Wir treten ein für eine Welt ohne Militärblöcke. Die Überwindung der NATO durch kooperative Friedens- und Sicherheitsstrukturen wird angestrebt. Wir legen eine besondere Bedeutung auf die Stärkung der OSZE, der Vereinten Nationen und auf eine Fortschreibung des Helsinki-Prozesses unter Beteiligung der internationalen Friedensbewegung. Europa soll eine gemeinsame Friedenspolitik beginnen, die auf der Einhaltung von Menschenrechten und Völkerrecht basiert.
Konzeptionelle Überlegungen für eine Umrüstung auf Defensivsysteme werden als vertrauensbildende Maßnahme vorangetrieben. Die neu aufgetretenen Spannungen in Europa müssen durch eine neue Entspannungspolitik überwunden werden. Kern dieser Entspannungspolitik ist die Rückkehr zu einer Politik der gemeinsamen Sicherheit und der internationalen Kooperation. Deutsche Friedenspolitik sollte sich auch an den globalen ökologischen Grenzwerten („planetary bounderies“) sowie den politischen Herausforderungen der vollständigen Dekarbonisierung (Co2-freie Welt) orientieren.
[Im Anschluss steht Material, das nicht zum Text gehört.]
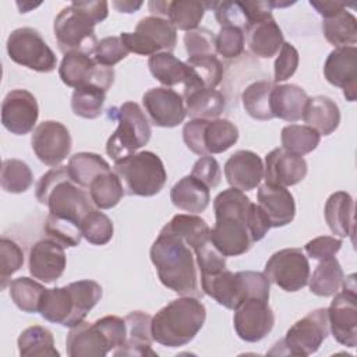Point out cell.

Ziel sollte eine mit Frieden zu vereinbarende demokratische Wirtschaftsordnung sein, die solidarisches Wirtschaften und gerechte Handelsstrukturen gebietet.
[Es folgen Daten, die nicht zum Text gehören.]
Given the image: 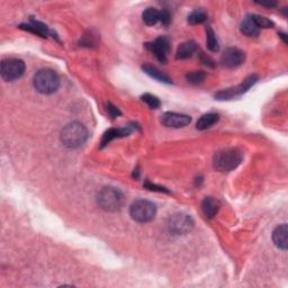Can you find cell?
I'll return each mask as SVG.
<instances>
[{"label": "cell", "mask_w": 288, "mask_h": 288, "mask_svg": "<svg viewBox=\"0 0 288 288\" xmlns=\"http://www.w3.org/2000/svg\"><path fill=\"white\" fill-rule=\"evenodd\" d=\"M253 18V21L256 23L257 27L260 30V28H271L273 27V23L268 19V18H266L264 16H259V15H251Z\"/></svg>", "instance_id": "obj_25"}, {"label": "cell", "mask_w": 288, "mask_h": 288, "mask_svg": "<svg viewBox=\"0 0 288 288\" xmlns=\"http://www.w3.org/2000/svg\"><path fill=\"white\" fill-rule=\"evenodd\" d=\"M145 187L148 189H150V191H154V192H169L167 191L166 188L161 187V186H156V185H153L151 182H145Z\"/></svg>", "instance_id": "obj_28"}, {"label": "cell", "mask_w": 288, "mask_h": 288, "mask_svg": "<svg viewBox=\"0 0 288 288\" xmlns=\"http://www.w3.org/2000/svg\"><path fill=\"white\" fill-rule=\"evenodd\" d=\"M207 19V15L205 12L203 10H195L192 12L191 15L188 16V23L191 25H198V24H203L204 21H206Z\"/></svg>", "instance_id": "obj_22"}, {"label": "cell", "mask_w": 288, "mask_h": 288, "mask_svg": "<svg viewBox=\"0 0 288 288\" xmlns=\"http://www.w3.org/2000/svg\"><path fill=\"white\" fill-rule=\"evenodd\" d=\"M156 214V207L152 202L145 199L135 200L130 209V215L138 223H148L154 218Z\"/></svg>", "instance_id": "obj_5"}, {"label": "cell", "mask_w": 288, "mask_h": 288, "mask_svg": "<svg viewBox=\"0 0 288 288\" xmlns=\"http://www.w3.org/2000/svg\"><path fill=\"white\" fill-rule=\"evenodd\" d=\"M131 132H132V127H130V126L121 127V129H111V130H108L107 132L104 134L103 140H101V143H100L101 144L100 148L106 147L109 142L114 140V138L124 137V136L130 135Z\"/></svg>", "instance_id": "obj_12"}, {"label": "cell", "mask_w": 288, "mask_h": 288, "mask_svg": "<svg viewBox=\"0 0 288 288\" xmlns=\"http://www.w3.org/2000/svg\"><path fill=\"white\" fill-rule=\"evenodd\" d=\"M241 32L247 36H256L259 34V28L253 21L252 16H247L241 24Z\"/></svg>", "instance_id": "obj_19"}, {"label": "cell", "mask_w": 288, "mask_h": 288, "mask_svg": "<svg viewBox=\"0 0 288 288\" xmlns=\"http://www.w3.org/2000/svg\"><path fill=\"white\" fill-rule=\"evenodd\" d=\"M19 27L21 30H26L31 33H34V34H38L42 36V38H47V35L50 34L49 28H47L46 25L34 19H32L30 24H21Z\"/></svg>", "instance_id": "obj_15"}, {"label": "cell", "mask_w": 288, "mask_h": 288, "mask_svg": "<svg viewBox=\"0 0 288 288\" xmlns=\"http://www.w3.org/2000/svg\"><path fill=\"white\" fill-rule=\"evenodd\" d=\"M220 210V202L213 197H206L202 203V211L206 217L212 218Z\"/></svg>", "instance_id": "obj_16"}, {"label": "cell", "mask_w": 288, "mask_h": 288, "mask_svg": "<svg viewBox=\"0 0 288 288\" xmlns=\"http://www.w3.org/2000/svg\"><path fill=\"white\" fill-rule=\"evenodd\" d=\"M142 18H143L145 24L152 26V25H155L158 21H160V12H158L155 8H148L142 14Z\"/></svg>", "instance_id": "obj_20"}, {"label": "cell", "mask_w": 288, "mask_h": 288, "mask_svg": "<svg viewBox=\"0 0 288 288\" xmlns=\"http://www.w3.org/2000/svg\"><path fill=\"white\" fill-rule=\"evenodd\" d=\"M33 83L39 94L51 95L59 89L60 79L59 76L51 69H42L35 74Z\"/></svg>", "instance_id": "obj_2"}, {"label": "cell", "mask_w": 288, "mask_h": 288, "mask_svg": "<svg viewBox=\"0 0 288 288\" xmlns=\"http://www.w3.org/2000/svg\"><path fill=\"white\" fill-rule=\"evenodd\" d=\"M244 59H246V56H244L241 50L235 49V47H229L222 54L221 62L224 67L229 69H235L243 63Z\"/></svg>", "instance_id": "obj_10"}, {"label": "cell", "mask_w": 288, "mask_h": 288, "mask_svg": "<svg viewBox=\"0 0 288 288\" xmlns=\"http://www.w3.org/2000/svg\"><path fill=\"white\" fill-rule=\"evenodd\" d=\"M194 228V221L187 214L178 213L173 215L168 221V229L173 234L180 235L191 232Z\"/></svg>", "instance_id": "obj_7"}, {"label": "cell", "mask_w": 288, "mask_h": 288, "mask_svg": "<svg viewBox=\"0 0 288 288\" xmlns=\"http://www.w3.org/2000/svg\"><path fill=\"white\" fill-rule=\"evenodd\" d=\"M196 51H197V44H196L195 42H192V41L185 42L178 46L176 58L179 60L189 59V58H192V56H194Z\"/></svg>", "instance_id": "obj_14"}, {"label": "cell", "mask_w": 288, "mask_h": 288, "mask_svg": "<svg viewBox=\"0 0 288 288\" xmlns=\"http://www.w3.org/2000/svg\"><path fill=\"white\" fill-rule=\"evenodd\" d=\"M25 72V63L19 59H6L1 62L0 74L5 81H14L19 79Z\"/></svg>", "instance_id": "obj_6"}, {"label": "cell", "mask_w": 288, "mask_h": 288, "mask_svg": "<svg viewBox=\"0 0 288 288\" xmlns=\"http://www.w3.org/2000/svg\"><path fill=\"white\" fill-rule=\"evenodd\" d=\"M192 122L191 116L178 114V113H165L161 117V123L167 127H173V129H180L185 127Z\"/></svg>", "instance_id": "obj_11"}, {"label": "cell", "mask_w": 288, "mask_h": 288, "mask_svg": "<svg viewBox=\"0 0 288 288\" xmlns=\"http://www.w3.org/2000/svg\"><path fill=\"white\" fill-rule=\"evenodd\" d=\"M242 161V154L238 150H223L214 156V168L221 173H227L235 169Z\"/></svg>", "instance_id": "obj_4"}, {"label": "cell", "mask_w": 288, "mask_h": 288, "mask_svg": "<svg viewBox=\"0 0 288 288\" xmlns=\"http://www.w3.org/2000/svg\"><path fill=\"white\" fill-rule=\"evenodd\" d=\"M287 235H288V228L287 224H282L275 229L272 232V240L273 243L277 248L282 250L287 249Z\"/></svg>", "instance_id": "obj_13"}, {"label": "cell", "mask_w": 288, "mask_h": 288, "mask_svg": "<svg viewBox=\"0 0 288 288\" xmlns=\"http://www.w3.org/2000/svg\"><path fill=\"white\" fill-rule=\"evenodd\" d=\"M205 77L206 76L203 71H192L186 75V79L192 85H198V83H202L205 80Z\"/></svg>", "instance_id": "obj_23"}, {"label": "cell", "mask_w": 288, "mask_h": 288, "mask_svg": "<svg viewBox=\"0 0 288 288\" xmlns=\"http://www.w3.org/2000/svg\"><path fill=\"white\" fill-rule=\"evenodd\" d=\"M88 131L81 123L72 122L65 125L61 131V141L69 149H77L86 143Z\"/></svg>", "instance_id": "obj_1"}, {"label": "cell", "mask_w": 288, "mask_h": 288, "mask_svg": "<svg viewBox=\"0 0 288 288\" xmlns=\"http://www.w3.org/2000/svg\"><path fill=\"white\" fill-rule=\"evenodd\" d=\"M259 5L261 6H266V7H275L277 3L276 2H258Z\"/></svg>", "instance_id": "obj_29"}, {"label": "cell", "mask_w": 288, "mask_h": 288, "mask_svg": "<svg viewBox=\"0 0 288 288\" xmlns=\"http://www.w3.org/2000/svg\"><path fill=\"white\" fill-rule=\"evenodd\" d=\"M160 21L163 25H169L170 21H171V16L168 10H162V12H160Z\"/></svg>", "instance_id": "obj_26"}, {"label": "cell", "mask_w": 288, "mask_h": 288, "mask_svg": "<svg viewBox=\"0 0 288 288\" xmlns=\"http://www.w3.org/2000/svg\"><path fill=\"white\" fill-rule=\"evenodd\" d=\"M258 81V77L256 75L249 76L248 78L243 80L241 85L235 87V88H230V89H224L221 90L220 93L215 94V98L218 100H230L232 98L239 97L241 95L246 94L248 90H249L251 87H252L254 83Z\"/></svg>", "instance_id": "obj_8"}, {"label": "cell", "mask_w": 288, "mask_h": 288, "mask_svg": "<svg viewBox=\"0 0 288 288\" xmlns=\"http://www.w3.org/2000/svg\"><path fill=\"white\" fill-rule=\"evenodd\" d=\"M107 112H108V114L111 115L113 118L117 117V116L121 115V112H119V109L117 107H115L114 105H112V104H108L107 105Z\"/></svg>", "instance_id": "obj_27"}, {"label": "cell", "mask_w": 288, "mask_h": 288, "mask_svg": "<svg viewBox=\"0 0 288 288\" xmlns=\"http://www.w3.org/2000/svg\"><path fill=\"white\" fill-rule=\"evenodd\" d=\"M206 43L209 50L212 51V52H217L220 50V45H218L216 36H215V33L211 27L206 28Z\"/></svg>", "instance_id": "obj_21"}, {"label": "cell", "mask_w": 288, "mask_h": 288, "mask_svg": "<svg viewBox=\"0 0 288 288\" xmlns=\"http://www.w3.org/2000/svg\"><path fill=\"white\" fill-rule=\"evenodd\" d=\"M148 50H150L151 52L154 54L160 62L166 63L167 62V56L170 51V39L167 36H160L159 38H156L154 42L147 43L145 44Z\"/></svg>", "instance_id": "obj_9"}, {"label": "cell", "mask_w": 288, "mask_h": 288, "mask_svg": "<svg viewBox=\"0 0 288 288\" xmlns=\"http://www.w3.org/2000/svg\"><path fill=\"white\" fill-rule=\"evenodd\" d=\"M141 99L152 109H156L161 106V101H160L159 98L156 96H153L151 94H144L143 96L141 97Z\"/></svg>", "instance_id": "obj_24"}, {"label": "cell", "mask_w": 288, "mask_h": 288, "mask_svg": "<svg viewBox=\"0 0 288 288\" xmlns=\"http://www.w3.org/2000/svg\"><path fill=\"white\" fill-rule=\"evenodd\" d=\"M142 69H143V71L145 72V74H147L148 76H150L151 78L155 79L156 81L167 83V85H170V83H173V80H171L169 77L163 74V72L160 71L158 68L153 67V65L144 64L143 67H142Z\"/></svg>", "instance_id": "obj_17"}, {"label": "cell", "mask_w": 288, "mask_h": 288, "mask_svg": "<svg viewBox=\"0 0 288 288\" xmlns=\"http://www.w3.org/2000/svg\"><path fill=\"white\" fill-rule=\"evenodd\" d=\"M97 203L106 212H117L124 204V196L118 189L113 187L103 188L97 196Z\"/></svg>", "instance_id": "obj_3"}, {"label": "cell", "mask_w": 288, "mask_h": 288, "mask_svg": "<svg viewBox=\"0 0 288 288\" xmlns=\"http://www.w3.org/2000/svg\"><path fill=\"white\" fill-rule=\"evenodd\" d=\"M218 115L215 114V113H207V114L203 115L202 117H200L197 123H196V127H197V130L200 131H204V130H207L210 129L211 126H213L214 124H216L218 122Z\"/></svg>", "instance_id": "obj_18"}]
</instances>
Alle Rüstungsbeschaffungen, die in den verschiedenen Investitionsplänen der Bundeswehr vorgesehen sind und die einer offensiven Ausrichtung der Bundeswehr entsprechen, müssen gestoppt werden. Durch Rüstungsexporte kommen Staaten und Milizen, die selber nicht in der Lage wären, Waffen herzustellen, in den Besitz von Waffen und erhalten somit die Möglichkeit, Krieg zu führen. In einem ersten Schritt fordern wir einen sofortigen Stopp jeglicher Rüstungsexporte in Nicht-NATO-Länder. Jegliche militärische Zusammenarbeit mit der Türkei und mit Israel wird gestoppt und Verhandlungen zur Lösung des Konflikts mit den KurdInnen in der Türkei bzw. mit den PalästinenserInnen im besetzten Palästina werden gefordert und unterstützt.
Zivile Konflikttransformation wird zum Leitmotiv der Außenpolitik. Dazu gehören auch Prävention und Nachsorge. Jegliche Form zivil-militärischer Zusammenarbeit wird beendet. Defensive Strukturen könnten durch Soziale Verteidigung ersetzt werden. Diese Überlegungen sollen in die neuen Leitlinien des Auswärtigen Amtes zum zivilen Krisenmanagement einfließen. Friedensbildung wird zum integralen Bestandteil im Schulunterricht sowie der LehrerInnenfortbildung. Das Ende von Bundeswehrauftritten an Schulen wird durch Beschlüsse der Länderparlamente fixiert. In den Bildungsplänen der Bundesländer sollen Konzepte der zivilen Konfliktbearbeitung und Sichtweisen der Friedensbewegung berücksichtigt werden. Die Zivilklausel, mit der ausschließlich zivile Forschung an den Hochschulen gefordert wird, wird durch ein Rahmengesetz des Bundes bundeseinheitlich verpflichtend festgeschrieben.
Deutschland hat eine neue Rolle in der Welt. Aus dem ökonomischen Hegemon in Europa, dem immer selbstbewussteren Juniorpartner der USA, wird ein solidarischer Partner mit gleichberechtigten sowie fairen sozialen, ökonomischen und ökologischen Beziehungen zu allen Staaten der Welt.
Auf der KoFrie-Mitgliederversammlung muss nun entschieden werden, wie mit unseren Forderungen und dem Gesamttext weiter verfahren werden soll.